WHAT THIS EXERCISE ASKS:
a. Please list every party to the distribution dispute described in the text on the Beevers Kaas judgment.
b. According to the text on the Beevers Kaas judgment, since what year had Beevers Kaas been the sole distributor of the cheese in Belgium?

TEXT PROVIDED:
* * *

The judgment of the European Court of Justice (ECJ) delivered on 8 May 2025 in the case of Beevers Kaas (C-581/23) is expected to have significant implications for companies, particularly in the context of exclusive distribution agreements. The European Court established that, in the exclusive distribution networks, the company which organises the system, must grand to each distributor a territorial exclusivity and, at the same, impose a ban on active sales in the territory of other distributors of the network. The consequences of a contractual loophole are severe.

Each distributor of the network may sell in other territories and the supplier will be liable to pay damages to each exclusive distributor which undergo parallel sales of other distributors in its territory.

What happened in the  Beevers Kaas case and why is this judgement so impactful?

This case starts when a supermarket chain which distributed Cono’s cheese in the Netherlands started to resell it in Belgium, thereby damaging Beevers Kaas, which was the sole distributor of the same cheese in Belgium since 1993.

The supermarket chain claimed that it was entitled to sell the cheese not only in the Netherlands but also in Belgium: the distribution contract with the cheese producer did not contain any direct prohibition on sales out of the Netherlands and, in any case, it was contrary to EU competition law to imply such restriction. The producer and the Belgian exclusive distributor affirmed that none of the cheese producer’s distributors was selling in the territory of other exclusive distributors and this implied that there was a direct restriction on parallel sales.

* * *

Extracted records:

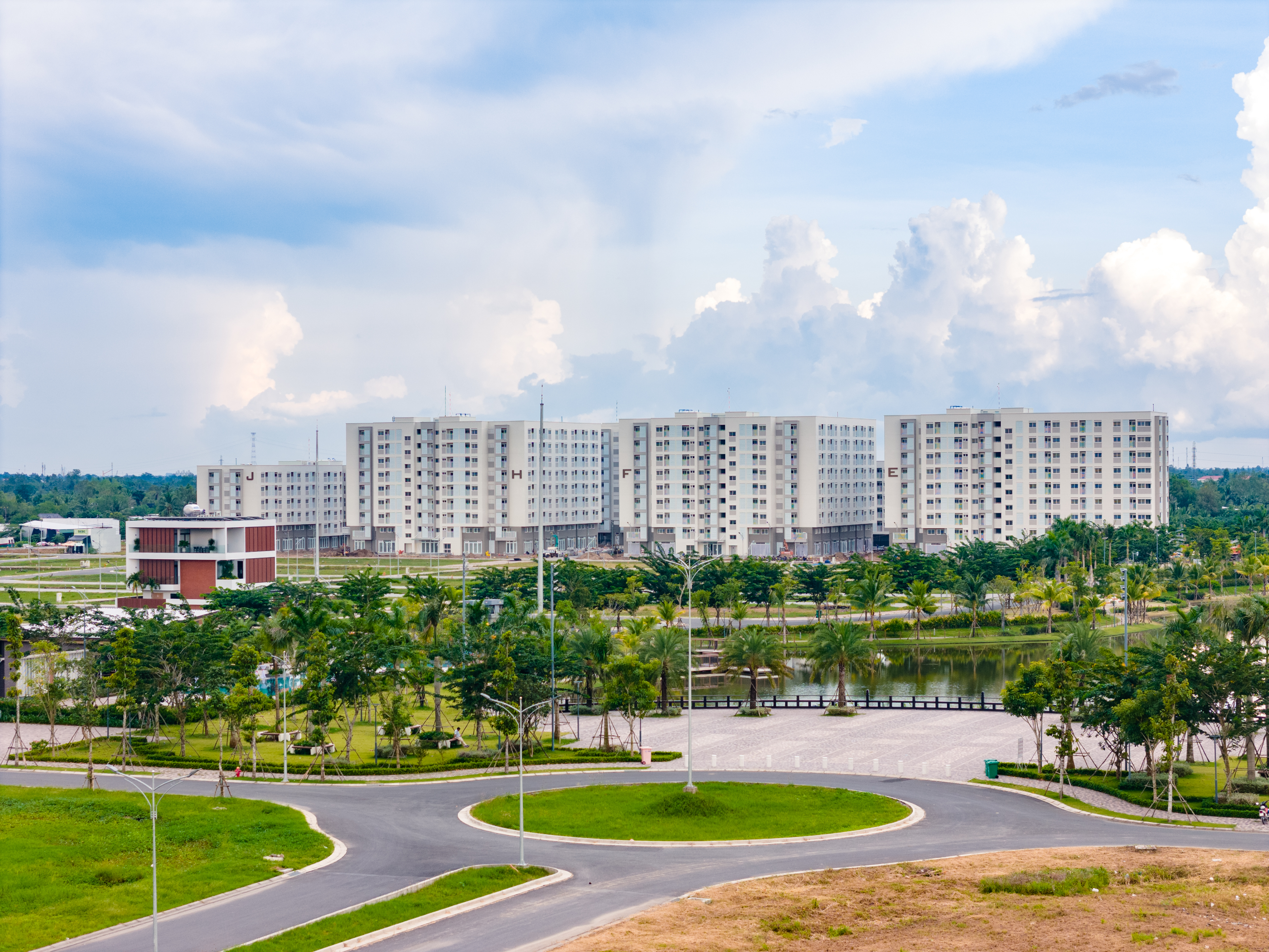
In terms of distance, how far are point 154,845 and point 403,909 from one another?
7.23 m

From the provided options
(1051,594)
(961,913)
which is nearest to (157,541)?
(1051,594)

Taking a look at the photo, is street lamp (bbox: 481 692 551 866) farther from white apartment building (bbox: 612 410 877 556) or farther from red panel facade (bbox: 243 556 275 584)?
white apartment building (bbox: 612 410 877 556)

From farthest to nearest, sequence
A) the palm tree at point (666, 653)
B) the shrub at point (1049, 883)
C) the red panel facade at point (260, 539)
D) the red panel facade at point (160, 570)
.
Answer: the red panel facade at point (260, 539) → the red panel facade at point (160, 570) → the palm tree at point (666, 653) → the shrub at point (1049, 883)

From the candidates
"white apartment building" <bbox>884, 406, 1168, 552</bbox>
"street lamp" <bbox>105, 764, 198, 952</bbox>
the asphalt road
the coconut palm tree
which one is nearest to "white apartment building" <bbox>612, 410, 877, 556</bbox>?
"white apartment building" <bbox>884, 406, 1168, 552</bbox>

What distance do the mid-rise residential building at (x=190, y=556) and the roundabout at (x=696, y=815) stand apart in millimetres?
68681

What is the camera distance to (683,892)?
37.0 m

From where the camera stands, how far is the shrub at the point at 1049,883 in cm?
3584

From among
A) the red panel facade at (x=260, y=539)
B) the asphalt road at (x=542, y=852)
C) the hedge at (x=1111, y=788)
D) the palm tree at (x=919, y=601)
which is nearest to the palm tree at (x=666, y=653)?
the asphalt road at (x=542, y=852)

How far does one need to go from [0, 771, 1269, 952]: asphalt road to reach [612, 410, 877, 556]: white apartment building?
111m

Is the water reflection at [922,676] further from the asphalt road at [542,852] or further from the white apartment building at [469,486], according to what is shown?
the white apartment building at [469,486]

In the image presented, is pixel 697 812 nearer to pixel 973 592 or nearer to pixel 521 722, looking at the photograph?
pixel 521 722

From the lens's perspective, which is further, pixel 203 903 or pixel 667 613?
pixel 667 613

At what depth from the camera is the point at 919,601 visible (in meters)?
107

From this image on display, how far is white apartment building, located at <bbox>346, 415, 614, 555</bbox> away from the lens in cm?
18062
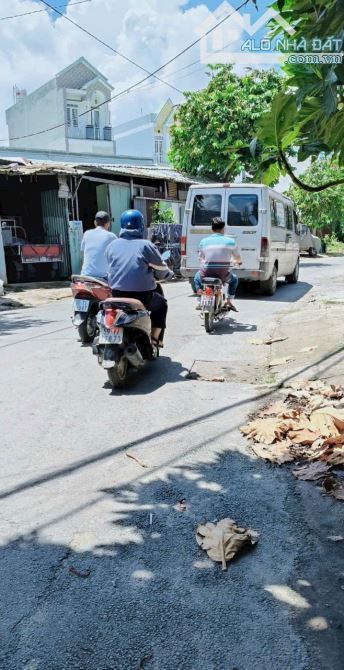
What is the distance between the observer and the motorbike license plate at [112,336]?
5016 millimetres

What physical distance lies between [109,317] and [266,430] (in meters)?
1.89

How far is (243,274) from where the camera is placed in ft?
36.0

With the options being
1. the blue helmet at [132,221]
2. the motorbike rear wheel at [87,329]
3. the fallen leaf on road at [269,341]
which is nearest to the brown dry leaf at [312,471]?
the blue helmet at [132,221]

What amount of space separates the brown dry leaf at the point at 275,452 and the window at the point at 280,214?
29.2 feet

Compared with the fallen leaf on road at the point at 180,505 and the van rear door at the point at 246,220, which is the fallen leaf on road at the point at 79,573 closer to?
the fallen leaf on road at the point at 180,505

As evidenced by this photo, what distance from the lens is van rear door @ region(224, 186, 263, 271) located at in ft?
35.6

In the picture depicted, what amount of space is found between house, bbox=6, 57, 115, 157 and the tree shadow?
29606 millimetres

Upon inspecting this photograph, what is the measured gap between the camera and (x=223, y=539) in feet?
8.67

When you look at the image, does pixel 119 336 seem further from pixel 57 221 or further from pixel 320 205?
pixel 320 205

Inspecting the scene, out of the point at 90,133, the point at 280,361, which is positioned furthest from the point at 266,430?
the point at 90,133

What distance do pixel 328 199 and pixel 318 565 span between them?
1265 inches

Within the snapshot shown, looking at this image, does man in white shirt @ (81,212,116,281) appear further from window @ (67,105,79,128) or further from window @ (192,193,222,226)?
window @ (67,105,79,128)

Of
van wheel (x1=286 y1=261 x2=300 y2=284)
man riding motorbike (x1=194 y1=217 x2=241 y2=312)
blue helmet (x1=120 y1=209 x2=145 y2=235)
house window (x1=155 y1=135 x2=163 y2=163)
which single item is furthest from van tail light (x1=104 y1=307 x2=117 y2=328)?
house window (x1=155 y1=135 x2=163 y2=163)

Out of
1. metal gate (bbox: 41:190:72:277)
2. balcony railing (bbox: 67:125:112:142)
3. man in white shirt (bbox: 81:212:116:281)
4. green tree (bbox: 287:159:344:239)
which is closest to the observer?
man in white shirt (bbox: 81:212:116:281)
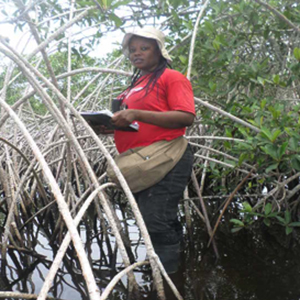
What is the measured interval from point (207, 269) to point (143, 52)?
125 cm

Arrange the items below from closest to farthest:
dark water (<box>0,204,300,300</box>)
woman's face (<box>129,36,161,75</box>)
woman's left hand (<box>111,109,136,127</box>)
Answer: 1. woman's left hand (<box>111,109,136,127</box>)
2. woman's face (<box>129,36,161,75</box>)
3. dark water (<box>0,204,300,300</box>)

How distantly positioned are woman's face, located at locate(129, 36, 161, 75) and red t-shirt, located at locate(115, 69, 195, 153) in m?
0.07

* * *

PER-TASK OUTPUTS:
a.
- Beevers Kaas, the sole distributor of the cheese in Belgium
- The supermarket chain that distributed Cono's cheese in the Netherlands
- The cheese producer, Cono

b. Since 1993.